Coffee in the New York skyline mug, "Gone Again" by the Indigo Girls on iTunes. I did a playlist of all the songs in my library associated with "gone". Whah. My spouse is off to New York till Sunday. I miss him already--and his little car too. I should've driven him to the airport and kept the Mini for the weekend. Heck, I (we) should've gone with him! In 10 minutes I'm dropping J off at a playdate for the day. Sadly it looks like it won't be a sleepover, but then I don't know what I'd do if I were alone a day and a night. I can't remember the last time I was home with neither J nor D... Must have been before J was born so almost seven years. Weird. I spent over half of my adult life living alone, and now I can't even remember what it feels like.

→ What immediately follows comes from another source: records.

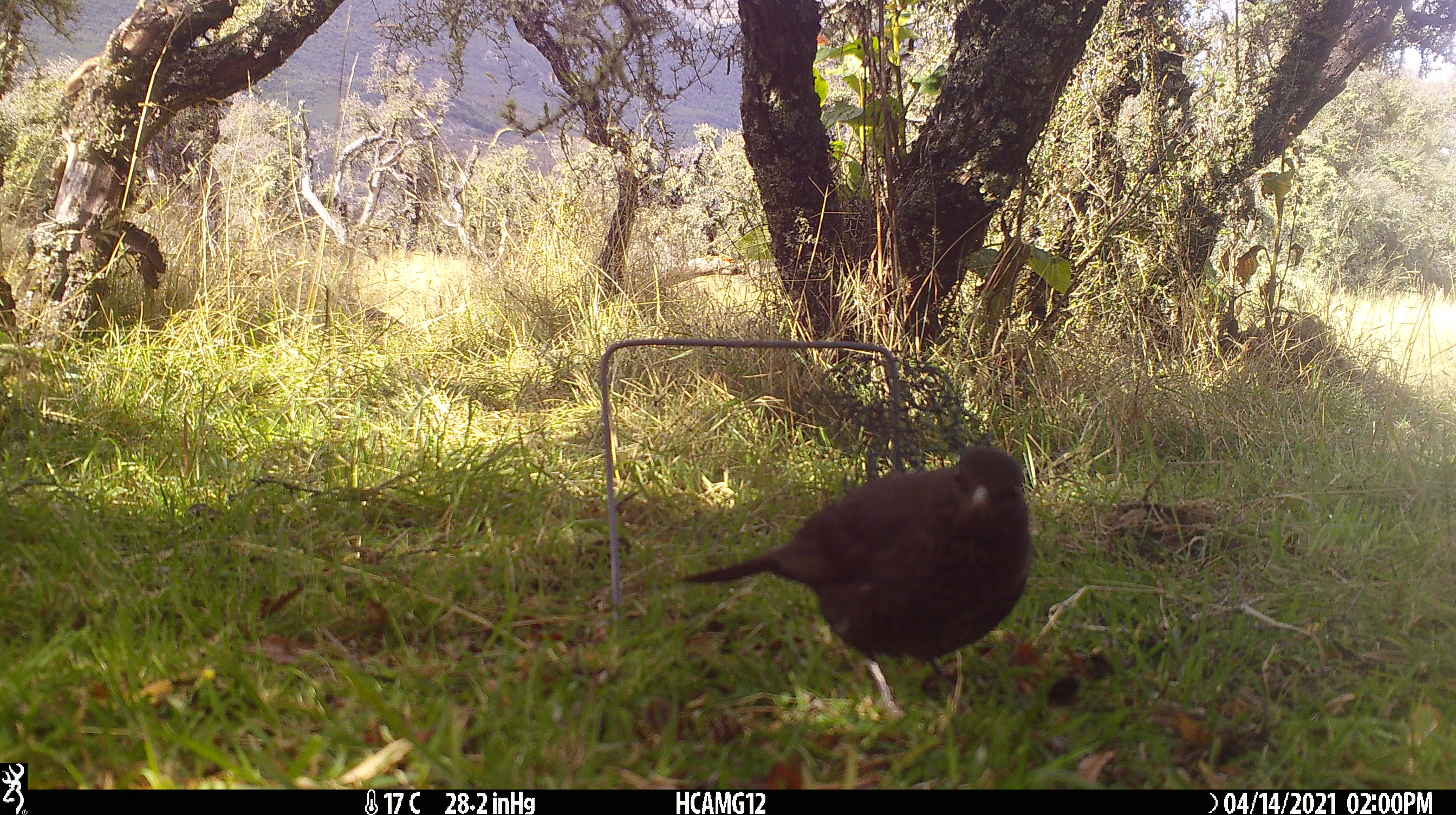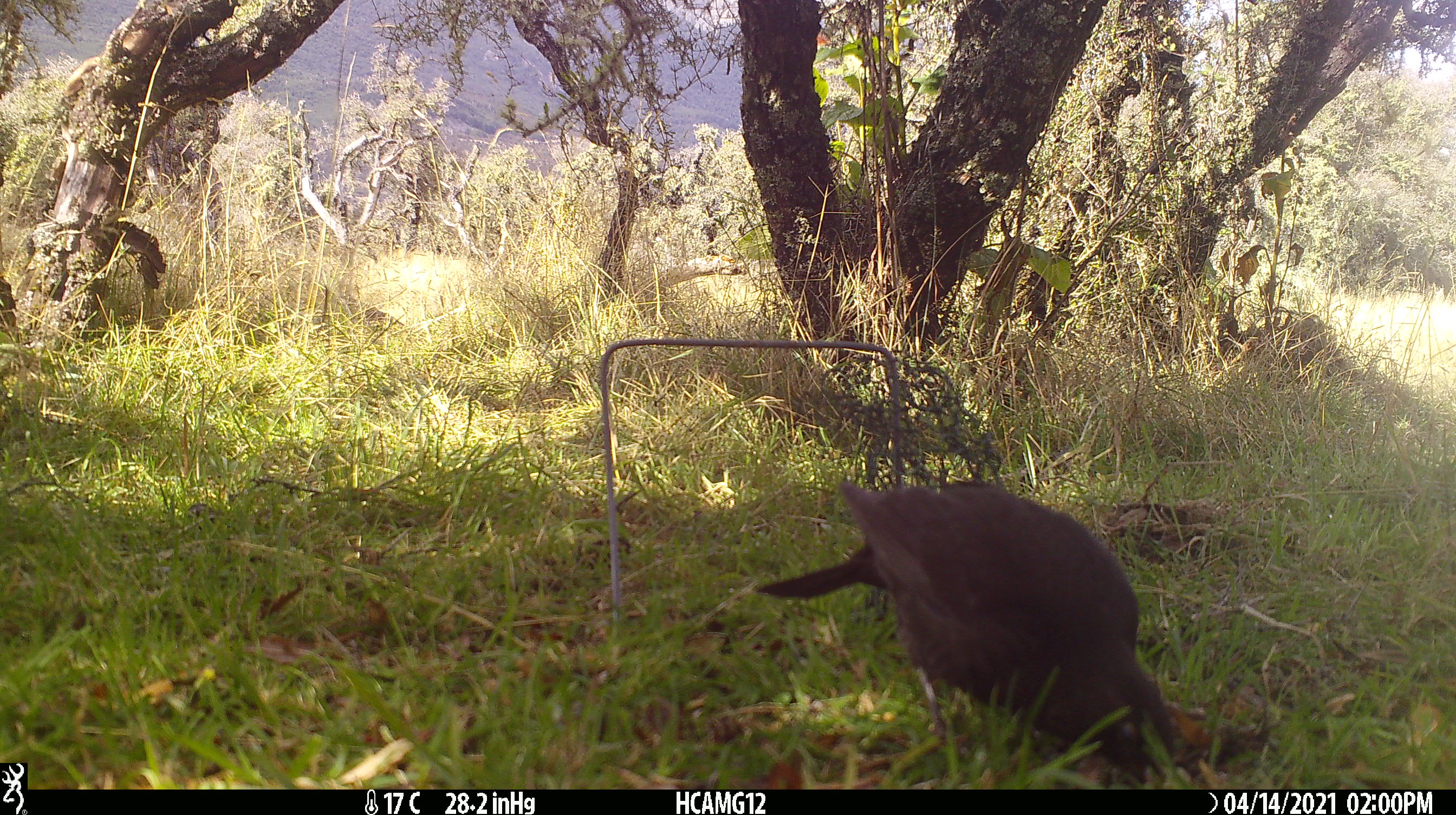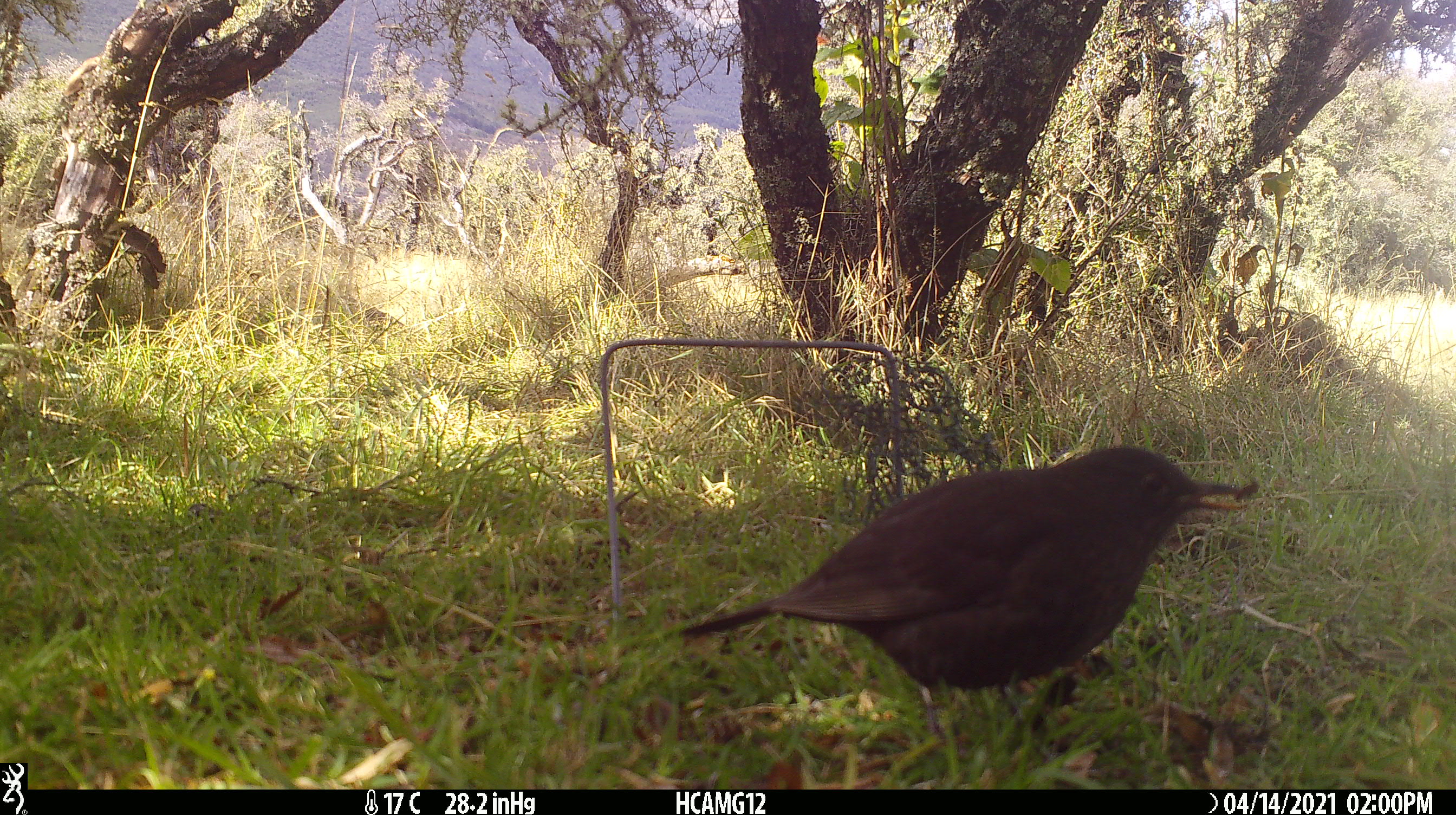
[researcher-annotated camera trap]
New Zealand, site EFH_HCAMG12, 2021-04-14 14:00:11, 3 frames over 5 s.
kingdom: Animalia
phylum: Chordata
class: Aves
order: Passeriformes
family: Turdidae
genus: Turdus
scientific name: Turdus merula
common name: eurasian blackbird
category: blackbird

But glass, you say. What about glass? Wednesday I took some of the clear irid scrap that I suspected to be contaminated with yellow and fired it to fuse temps in the little kiln. I suspected it because it looked like it might be a bit more yellow or off in some way from the rest of the scrap. I fired about 10 pieces--all identical pre-fire--and only one of them changed, but it struck to a bright yellow. The good news is that it was only one. The bad news is that it was only one. If all of them had struck I would feel more confident about my ability to spot the problem glass. But since I was only about 10% right, I have no way to tell which scrap (morceaux) might be a problem. Becky and I identified about 20-30 lbs of morceaux on Wednesday (up to six 5-lb jars) that could contain contaminated glass... What a massive headache. Bullseye wants me to fill out a standard form of what I did, how I combined the glass, the manufacturing dates and sheet numbers of the affected glass, ya de ya de ya. While I can see the value from their viewpoint, all it means from mine is wasting a lot more time on an expensive and time-consuming problem caused by someone else's mistake. I am not paid to do quality control. I understand their desire for some evidence that the glass was contaminated, but the data I have provided already--written up by my rep, not me--should be enough. The information requested on the form just irritates me.
Shaking it off. One of my galleries called yesterday about an order for 150-250 pieces for a client by Mid-November. On the one hand, I would love to have an order this size as the year slows down, on the other, it's a short amount of time in which to do that many fused and slumped pieces, and the client (understandably for an order that size) wants pricing closer to wholesale, and the gallery wants to make their normal cut, and I can't really go lower in my pricing... I feel a bit squeezed. Got to work it out today to see if it makes sense or if I should just walk away. This is a gallery with whom I have a really good relationship and I want to do it if I can, but I don't want to lose money. Bullseye has raised their glass prices 10%, my prices will not go up to compensate till after the first of the year, shipping has also skyrocketed this year, and I'm being asked to go even lower than my regular wholesale pricing.
Okay, I need to find a happy place! This week has been filled with gloomy posts. I am going to end with a ray of sunshine... I'll let you know when I find one.
1 comment:
Sending you that additional work is Bullseye's way of avoiding taking the blame. If you don't fill it out, then they can say you didn't give them sufficient information to confirm the problem. If you do, you lose money. They figure you'll throw up your hands and refuse to do the paperwork. It's one of the reasons that bureaucracy exists: to avoid the blame.